De Arendshorst was een havezate in de buurt van het Sallandse Varsen, schoutambt Ommen en Den Ham. Het werd voor het eerst genoemd in 1408 en betrof een leen van de Deventerse proosdij van St. Lebuïnus. De Arendshorst, dat aan de weg van Zwolle naar Hardenberg[1] lag, is nadat het in 1800 van leenhorigheid gevrijd werd in 1836 afgebroken. Het werd tot de sloop bewoond door Arend van Echten tot Arendshorst. Thans is op de plek van de havezate een boerenerf, op de Arendhorsterweg 2.
In de eerste helft van de 16e eeuw vestigde Johan Rengers (†1564), telg uit de familie Rengers, zich op de havezate.[2] De havezate was door huwelijk in 1497 van zijn vader Johan Rengers van Oldenhuis en Tuin († 1539) met Judith ten Water, dochter van Seyno ten Water, heer van de Arendshorst, in de familie Rengers gekomen. De genoemde Johan Rengers was de stamvader van de tak Rengers van de Arendshorst die in de 18e eeuw uitstierf.

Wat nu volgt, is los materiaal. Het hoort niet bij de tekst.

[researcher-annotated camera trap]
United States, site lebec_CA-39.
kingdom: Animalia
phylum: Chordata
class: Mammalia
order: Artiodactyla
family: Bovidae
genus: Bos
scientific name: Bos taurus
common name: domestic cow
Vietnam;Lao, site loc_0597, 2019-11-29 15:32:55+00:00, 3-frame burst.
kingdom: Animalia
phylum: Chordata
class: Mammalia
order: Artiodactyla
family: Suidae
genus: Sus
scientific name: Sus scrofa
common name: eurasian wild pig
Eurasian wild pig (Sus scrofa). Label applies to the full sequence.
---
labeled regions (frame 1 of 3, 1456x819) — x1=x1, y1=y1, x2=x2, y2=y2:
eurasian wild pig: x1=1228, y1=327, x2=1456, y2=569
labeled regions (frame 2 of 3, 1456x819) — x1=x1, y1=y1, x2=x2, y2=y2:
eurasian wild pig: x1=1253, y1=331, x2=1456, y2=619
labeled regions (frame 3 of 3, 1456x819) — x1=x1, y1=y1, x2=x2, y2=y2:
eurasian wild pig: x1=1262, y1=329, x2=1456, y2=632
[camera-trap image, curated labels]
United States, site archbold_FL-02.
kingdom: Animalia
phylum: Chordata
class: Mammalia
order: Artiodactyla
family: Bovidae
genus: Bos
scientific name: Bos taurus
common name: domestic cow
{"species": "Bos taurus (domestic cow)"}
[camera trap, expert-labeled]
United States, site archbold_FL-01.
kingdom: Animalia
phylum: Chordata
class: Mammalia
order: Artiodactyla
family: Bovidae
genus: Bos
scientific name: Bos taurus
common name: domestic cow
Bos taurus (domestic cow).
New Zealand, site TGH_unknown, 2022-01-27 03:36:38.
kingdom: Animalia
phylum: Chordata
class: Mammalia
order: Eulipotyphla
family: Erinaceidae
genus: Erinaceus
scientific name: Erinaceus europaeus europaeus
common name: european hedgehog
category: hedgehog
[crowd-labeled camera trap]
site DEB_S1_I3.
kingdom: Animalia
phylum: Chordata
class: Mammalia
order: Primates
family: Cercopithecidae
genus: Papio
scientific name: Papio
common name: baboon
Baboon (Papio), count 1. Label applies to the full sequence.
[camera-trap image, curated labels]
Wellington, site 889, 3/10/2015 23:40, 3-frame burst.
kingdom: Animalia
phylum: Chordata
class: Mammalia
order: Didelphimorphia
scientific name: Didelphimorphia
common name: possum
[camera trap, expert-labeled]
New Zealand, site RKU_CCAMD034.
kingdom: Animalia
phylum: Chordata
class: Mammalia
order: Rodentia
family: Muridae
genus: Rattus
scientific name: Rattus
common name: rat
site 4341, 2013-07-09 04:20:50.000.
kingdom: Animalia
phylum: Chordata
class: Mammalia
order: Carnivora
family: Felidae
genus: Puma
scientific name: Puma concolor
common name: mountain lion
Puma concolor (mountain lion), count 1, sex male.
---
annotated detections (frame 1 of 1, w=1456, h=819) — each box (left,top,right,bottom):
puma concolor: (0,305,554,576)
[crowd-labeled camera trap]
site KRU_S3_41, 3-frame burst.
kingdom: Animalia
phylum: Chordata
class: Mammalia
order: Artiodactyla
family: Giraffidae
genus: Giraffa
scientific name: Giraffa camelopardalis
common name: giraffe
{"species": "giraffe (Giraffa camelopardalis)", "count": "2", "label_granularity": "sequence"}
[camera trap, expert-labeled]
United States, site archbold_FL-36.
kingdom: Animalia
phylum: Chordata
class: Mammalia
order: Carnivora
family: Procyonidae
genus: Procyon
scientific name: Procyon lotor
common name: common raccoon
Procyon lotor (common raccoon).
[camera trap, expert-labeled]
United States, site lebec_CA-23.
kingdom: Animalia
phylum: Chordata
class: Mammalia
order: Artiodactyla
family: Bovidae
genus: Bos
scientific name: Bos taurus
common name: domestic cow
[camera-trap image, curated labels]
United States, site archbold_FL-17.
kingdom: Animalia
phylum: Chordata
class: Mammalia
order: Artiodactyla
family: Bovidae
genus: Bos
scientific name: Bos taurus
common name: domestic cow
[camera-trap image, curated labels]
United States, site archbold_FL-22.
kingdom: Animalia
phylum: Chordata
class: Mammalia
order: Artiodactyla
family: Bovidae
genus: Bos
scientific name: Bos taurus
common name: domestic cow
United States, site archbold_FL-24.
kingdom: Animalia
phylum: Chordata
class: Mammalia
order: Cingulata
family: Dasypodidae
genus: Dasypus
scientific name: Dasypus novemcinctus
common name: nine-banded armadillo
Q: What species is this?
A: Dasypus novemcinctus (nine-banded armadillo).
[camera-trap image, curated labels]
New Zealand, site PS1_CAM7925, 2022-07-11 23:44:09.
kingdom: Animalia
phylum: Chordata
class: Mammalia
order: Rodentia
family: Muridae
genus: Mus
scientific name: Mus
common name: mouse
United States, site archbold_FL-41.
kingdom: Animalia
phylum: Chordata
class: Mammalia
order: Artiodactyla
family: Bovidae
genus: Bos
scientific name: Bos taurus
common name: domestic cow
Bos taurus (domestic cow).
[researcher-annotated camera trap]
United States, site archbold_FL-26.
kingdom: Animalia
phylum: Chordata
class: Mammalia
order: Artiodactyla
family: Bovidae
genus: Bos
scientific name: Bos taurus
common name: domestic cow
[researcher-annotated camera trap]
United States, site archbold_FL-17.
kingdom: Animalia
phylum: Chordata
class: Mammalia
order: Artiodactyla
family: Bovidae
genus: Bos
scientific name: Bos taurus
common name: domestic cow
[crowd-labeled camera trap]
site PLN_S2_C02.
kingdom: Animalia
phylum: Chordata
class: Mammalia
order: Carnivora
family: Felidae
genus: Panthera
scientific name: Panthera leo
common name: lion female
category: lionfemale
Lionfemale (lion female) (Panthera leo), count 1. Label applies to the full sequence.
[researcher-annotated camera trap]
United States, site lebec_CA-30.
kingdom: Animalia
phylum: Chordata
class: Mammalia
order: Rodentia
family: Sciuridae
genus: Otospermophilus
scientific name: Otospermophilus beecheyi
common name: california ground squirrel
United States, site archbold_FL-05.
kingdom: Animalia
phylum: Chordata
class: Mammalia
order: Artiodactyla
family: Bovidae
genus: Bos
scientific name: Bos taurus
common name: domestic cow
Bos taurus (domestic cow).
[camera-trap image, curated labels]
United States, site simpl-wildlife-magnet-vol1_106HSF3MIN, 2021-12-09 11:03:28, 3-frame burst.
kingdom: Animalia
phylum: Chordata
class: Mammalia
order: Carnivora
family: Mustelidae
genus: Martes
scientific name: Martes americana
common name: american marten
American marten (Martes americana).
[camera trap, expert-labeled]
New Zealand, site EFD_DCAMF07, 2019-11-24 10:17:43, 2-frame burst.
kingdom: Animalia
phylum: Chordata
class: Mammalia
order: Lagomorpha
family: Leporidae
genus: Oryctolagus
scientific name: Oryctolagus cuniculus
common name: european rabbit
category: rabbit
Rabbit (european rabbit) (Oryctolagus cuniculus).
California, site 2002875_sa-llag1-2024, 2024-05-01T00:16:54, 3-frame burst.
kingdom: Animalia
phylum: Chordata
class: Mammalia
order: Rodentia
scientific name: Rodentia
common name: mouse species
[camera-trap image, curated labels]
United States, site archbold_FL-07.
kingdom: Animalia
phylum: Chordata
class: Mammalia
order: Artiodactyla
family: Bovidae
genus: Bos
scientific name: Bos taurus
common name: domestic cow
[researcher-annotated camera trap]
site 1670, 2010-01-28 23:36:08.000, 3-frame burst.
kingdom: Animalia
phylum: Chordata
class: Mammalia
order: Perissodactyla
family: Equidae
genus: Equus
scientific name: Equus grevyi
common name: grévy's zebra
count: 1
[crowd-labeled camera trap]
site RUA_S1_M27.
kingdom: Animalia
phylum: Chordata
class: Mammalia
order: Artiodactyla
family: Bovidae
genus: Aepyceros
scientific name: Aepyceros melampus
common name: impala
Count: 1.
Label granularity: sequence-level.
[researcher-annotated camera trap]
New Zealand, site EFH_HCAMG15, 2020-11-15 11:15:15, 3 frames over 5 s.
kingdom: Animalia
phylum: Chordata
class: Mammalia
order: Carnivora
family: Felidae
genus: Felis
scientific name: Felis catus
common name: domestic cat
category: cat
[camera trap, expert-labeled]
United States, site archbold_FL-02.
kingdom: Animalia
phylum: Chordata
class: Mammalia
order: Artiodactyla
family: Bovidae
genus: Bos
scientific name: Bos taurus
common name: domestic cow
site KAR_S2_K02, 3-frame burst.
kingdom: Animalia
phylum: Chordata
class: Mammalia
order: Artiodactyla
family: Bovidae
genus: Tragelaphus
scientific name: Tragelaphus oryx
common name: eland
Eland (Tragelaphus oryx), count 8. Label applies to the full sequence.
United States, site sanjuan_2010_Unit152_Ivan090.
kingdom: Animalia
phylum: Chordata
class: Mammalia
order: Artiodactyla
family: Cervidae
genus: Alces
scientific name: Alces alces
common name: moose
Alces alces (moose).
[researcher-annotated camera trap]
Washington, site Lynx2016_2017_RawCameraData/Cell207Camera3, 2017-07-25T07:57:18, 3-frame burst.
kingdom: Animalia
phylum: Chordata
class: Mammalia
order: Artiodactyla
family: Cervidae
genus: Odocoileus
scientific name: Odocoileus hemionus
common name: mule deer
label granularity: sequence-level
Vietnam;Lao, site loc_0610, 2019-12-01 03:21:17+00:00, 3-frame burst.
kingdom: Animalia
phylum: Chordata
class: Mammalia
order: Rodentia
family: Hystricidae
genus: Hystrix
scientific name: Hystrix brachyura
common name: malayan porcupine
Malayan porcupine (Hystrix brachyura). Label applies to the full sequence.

In de 17e eeuw was de havezate eigendom van de familie Van Welvelde. Nadat Maria Judith van Welvelde (1642-1714) in 1664 trouwde met Herman Goossen van Hambroick (1637-1688) kwam het goed in de familie Van Hambroick. Vanaf 1690 tot 1733 was Lambert Joost van Hambroick heer van de Arendshorst, van 1733 tot 1766 diens zoon Robert Henric van Hambroick (1708-1789).